Transcribe the passage of the interview starting with "What is your favourite" and going on through "favourite wine region?".

_SUPPLIED TEXT_.
···

What do you consider your greatest achievement?

Having lifelong friends, children who are decent human beings and, most importantly, refraining from being a dickhead enough that my wife is still with me.

What is your current state of mind?

Different from when I first read this question. No doubt, it constantly changes, generally super positive which is what I try and maintain. I mean, it has to be, doesn’t it?

If you aren’t trying to be happy and making others happy, then what is the point?

What is your favourite part of winemaking?

Harvest for sure. I can briefly abdicate from nearly all my other responsibilities for a short time and enjoy everything from driving the forklift, cooking lunch fixing challenges, mechanical and intellectual, getting all wines on ferments, using experimental grapes; during harvest, it’s the only focus. It’s like a busy holiday with a happy sort of pressure for me.

Do you have a most treasured wine?

Not really, although I did once have sex in the La Tache vineyard, so if ever I have one of those wines it brings back quite happy memories.

Where is your favourite wine region?

On the basis of the previous question, I should say Burgundy but I guess the Jura as it has better cheese, jamon and pastries. I like the simple pleasures of that region as well as the people I was lucky enough to meet, especially being a non French speaker.

If not there, then Jerez. Its Moorish architecture is out of this world and the tapas and the Spanish are way cooler.

···

_EXCERPTED DATA_.
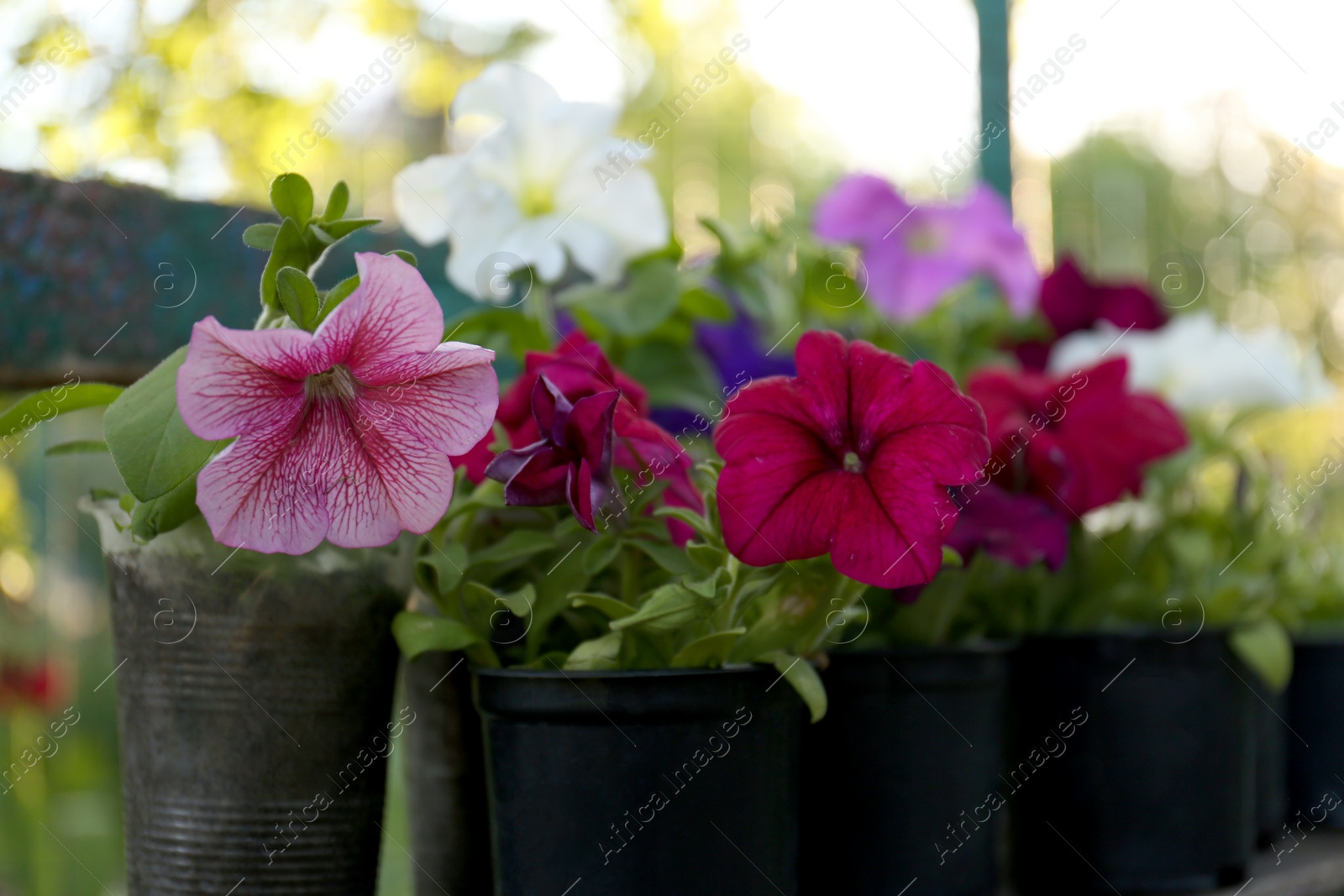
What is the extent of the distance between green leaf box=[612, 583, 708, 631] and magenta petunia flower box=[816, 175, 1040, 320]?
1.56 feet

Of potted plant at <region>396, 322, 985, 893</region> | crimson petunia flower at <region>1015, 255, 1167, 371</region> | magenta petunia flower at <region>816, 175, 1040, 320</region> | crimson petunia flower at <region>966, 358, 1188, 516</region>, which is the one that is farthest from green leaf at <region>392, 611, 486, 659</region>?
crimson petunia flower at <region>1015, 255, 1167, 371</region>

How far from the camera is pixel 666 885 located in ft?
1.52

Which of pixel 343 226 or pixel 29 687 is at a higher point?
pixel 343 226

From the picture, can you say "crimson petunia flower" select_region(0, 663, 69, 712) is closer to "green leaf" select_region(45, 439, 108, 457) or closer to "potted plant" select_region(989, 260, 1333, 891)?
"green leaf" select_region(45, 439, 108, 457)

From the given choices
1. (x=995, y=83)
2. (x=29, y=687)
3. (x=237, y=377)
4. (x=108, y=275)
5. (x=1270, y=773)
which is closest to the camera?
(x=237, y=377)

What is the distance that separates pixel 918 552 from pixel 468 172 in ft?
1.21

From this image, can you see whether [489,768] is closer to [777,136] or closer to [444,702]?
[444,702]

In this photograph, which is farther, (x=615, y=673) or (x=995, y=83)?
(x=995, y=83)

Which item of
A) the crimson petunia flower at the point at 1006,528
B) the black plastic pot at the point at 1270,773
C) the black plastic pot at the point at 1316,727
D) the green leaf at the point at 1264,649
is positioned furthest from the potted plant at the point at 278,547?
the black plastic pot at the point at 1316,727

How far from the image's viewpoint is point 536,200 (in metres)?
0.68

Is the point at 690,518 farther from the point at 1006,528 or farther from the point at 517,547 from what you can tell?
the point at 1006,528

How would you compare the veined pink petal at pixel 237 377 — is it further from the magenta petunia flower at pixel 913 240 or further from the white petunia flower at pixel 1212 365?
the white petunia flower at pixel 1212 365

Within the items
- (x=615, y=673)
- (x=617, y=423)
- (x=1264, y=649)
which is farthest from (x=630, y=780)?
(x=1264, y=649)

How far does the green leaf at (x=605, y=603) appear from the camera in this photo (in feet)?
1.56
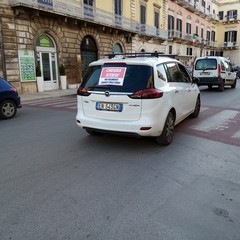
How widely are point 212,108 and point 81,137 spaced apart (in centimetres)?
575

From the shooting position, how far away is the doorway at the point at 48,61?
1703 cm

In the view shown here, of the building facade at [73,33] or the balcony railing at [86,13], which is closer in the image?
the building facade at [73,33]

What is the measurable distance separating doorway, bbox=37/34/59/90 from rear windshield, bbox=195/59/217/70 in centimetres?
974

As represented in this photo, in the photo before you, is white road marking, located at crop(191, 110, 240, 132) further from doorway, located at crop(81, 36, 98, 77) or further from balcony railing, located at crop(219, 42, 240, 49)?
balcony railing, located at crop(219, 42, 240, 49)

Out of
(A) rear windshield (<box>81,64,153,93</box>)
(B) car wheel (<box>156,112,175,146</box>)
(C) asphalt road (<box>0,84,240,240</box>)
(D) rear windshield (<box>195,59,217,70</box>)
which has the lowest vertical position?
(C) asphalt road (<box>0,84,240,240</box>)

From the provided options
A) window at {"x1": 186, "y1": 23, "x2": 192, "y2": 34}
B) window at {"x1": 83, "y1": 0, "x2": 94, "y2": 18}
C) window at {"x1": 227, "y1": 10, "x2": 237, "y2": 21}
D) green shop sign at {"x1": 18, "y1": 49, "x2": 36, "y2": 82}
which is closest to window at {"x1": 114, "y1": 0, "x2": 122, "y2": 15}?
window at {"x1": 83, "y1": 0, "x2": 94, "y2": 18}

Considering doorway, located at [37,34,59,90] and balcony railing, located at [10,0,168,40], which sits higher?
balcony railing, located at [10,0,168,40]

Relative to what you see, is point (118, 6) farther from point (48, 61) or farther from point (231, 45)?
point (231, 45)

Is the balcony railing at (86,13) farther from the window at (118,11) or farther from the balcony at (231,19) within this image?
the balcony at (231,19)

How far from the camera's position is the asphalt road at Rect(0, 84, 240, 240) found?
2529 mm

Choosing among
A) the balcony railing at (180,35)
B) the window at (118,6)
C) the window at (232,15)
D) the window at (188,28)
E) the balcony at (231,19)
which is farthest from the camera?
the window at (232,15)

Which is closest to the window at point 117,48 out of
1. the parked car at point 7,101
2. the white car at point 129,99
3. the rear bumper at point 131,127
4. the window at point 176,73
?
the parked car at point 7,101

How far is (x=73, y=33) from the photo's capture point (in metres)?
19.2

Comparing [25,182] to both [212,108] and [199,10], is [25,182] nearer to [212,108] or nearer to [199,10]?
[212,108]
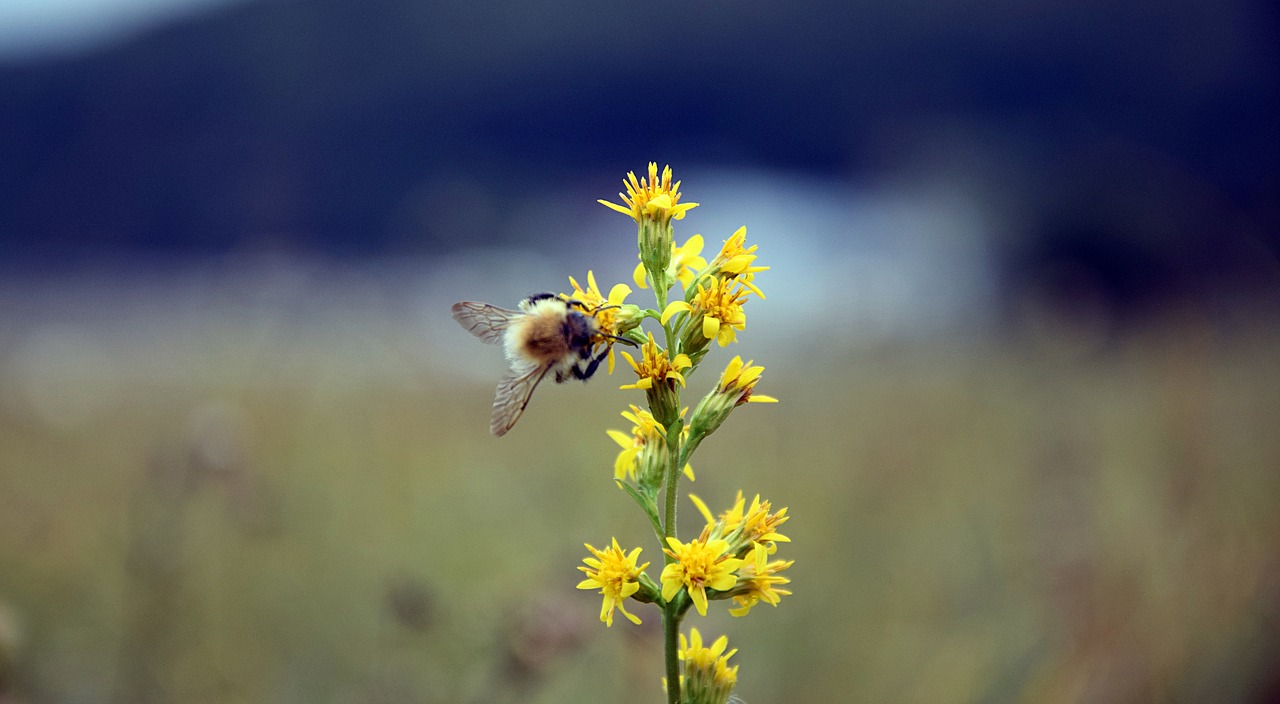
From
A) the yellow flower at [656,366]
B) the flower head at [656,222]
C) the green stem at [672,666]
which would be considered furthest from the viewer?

···

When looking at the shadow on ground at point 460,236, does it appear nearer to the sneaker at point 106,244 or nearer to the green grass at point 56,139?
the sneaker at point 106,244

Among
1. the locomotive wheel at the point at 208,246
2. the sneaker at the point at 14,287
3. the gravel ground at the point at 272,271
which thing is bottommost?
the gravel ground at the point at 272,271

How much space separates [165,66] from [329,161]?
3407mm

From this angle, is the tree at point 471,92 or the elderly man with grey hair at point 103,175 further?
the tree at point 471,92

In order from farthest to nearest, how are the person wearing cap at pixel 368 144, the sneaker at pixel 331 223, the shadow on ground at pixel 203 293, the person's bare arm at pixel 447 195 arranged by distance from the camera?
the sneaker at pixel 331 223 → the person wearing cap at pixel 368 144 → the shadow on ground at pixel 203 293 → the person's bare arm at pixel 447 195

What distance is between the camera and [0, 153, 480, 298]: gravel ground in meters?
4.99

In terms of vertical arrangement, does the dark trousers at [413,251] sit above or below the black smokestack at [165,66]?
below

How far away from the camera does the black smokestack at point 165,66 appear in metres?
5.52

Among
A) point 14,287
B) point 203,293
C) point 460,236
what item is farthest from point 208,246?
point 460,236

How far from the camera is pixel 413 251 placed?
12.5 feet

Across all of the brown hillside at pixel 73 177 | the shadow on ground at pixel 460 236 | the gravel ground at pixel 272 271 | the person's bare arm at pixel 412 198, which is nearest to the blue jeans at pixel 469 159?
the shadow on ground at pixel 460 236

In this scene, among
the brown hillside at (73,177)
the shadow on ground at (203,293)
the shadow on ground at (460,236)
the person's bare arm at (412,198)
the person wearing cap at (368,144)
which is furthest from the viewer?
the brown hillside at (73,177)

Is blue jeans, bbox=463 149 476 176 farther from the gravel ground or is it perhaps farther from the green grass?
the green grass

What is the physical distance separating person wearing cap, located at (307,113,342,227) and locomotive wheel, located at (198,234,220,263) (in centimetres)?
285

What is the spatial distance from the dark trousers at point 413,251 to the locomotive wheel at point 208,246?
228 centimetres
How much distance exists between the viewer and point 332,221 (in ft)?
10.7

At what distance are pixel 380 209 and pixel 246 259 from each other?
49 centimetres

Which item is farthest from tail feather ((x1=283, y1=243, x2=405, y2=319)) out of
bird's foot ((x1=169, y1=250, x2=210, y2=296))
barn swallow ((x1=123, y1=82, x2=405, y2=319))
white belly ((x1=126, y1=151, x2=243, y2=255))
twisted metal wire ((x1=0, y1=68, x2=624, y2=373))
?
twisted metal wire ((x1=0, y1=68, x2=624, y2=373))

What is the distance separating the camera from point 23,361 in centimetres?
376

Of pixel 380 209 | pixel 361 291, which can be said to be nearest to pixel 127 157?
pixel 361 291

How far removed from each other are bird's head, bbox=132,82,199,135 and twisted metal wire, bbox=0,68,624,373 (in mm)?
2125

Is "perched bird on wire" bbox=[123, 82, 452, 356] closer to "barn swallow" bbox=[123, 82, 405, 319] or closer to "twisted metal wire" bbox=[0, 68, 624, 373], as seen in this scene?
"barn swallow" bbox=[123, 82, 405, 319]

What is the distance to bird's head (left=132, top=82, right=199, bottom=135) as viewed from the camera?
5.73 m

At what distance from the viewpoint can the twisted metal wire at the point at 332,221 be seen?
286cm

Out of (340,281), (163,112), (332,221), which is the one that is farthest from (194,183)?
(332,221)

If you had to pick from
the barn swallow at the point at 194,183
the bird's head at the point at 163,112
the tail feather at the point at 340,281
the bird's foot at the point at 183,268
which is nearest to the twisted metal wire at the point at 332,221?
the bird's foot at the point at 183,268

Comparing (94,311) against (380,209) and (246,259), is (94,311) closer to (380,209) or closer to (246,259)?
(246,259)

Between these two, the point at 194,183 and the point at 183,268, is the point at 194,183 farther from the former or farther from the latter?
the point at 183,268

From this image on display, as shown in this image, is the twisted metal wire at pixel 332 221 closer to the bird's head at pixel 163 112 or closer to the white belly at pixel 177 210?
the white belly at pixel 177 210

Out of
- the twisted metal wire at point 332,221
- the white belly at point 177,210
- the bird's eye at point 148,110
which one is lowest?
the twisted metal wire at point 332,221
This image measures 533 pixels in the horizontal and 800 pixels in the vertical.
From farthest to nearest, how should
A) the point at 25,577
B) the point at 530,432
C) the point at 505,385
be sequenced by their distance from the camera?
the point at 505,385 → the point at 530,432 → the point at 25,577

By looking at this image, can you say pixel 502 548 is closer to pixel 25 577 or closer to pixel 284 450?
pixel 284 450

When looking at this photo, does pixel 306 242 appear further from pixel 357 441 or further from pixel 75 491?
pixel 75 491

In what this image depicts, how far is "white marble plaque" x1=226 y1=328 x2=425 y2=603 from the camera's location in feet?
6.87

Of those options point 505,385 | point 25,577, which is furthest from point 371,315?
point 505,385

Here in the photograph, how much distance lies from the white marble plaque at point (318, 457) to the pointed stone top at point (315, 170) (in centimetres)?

···

_SOLUTION_.
What is your favourite part of winemaking?

Harvest for sure. I can briefly abdicate from nearly all my other responsibilities for a short time and enjoy everything from driving the forklift, cooking lunch fixing challenges, mechanical and intellectual, getting all wines on ferments, using experimental grapes; during harvest, it’s the only focus. It’s like a busy holiday with a happy sort of pressure for me.

Do you have a most treasured wine?

Not really, although I did once have sex in the La Tache vineyard, so if ever I have one of those wines it brings back quite happy memories.

Where is your favourite wine region?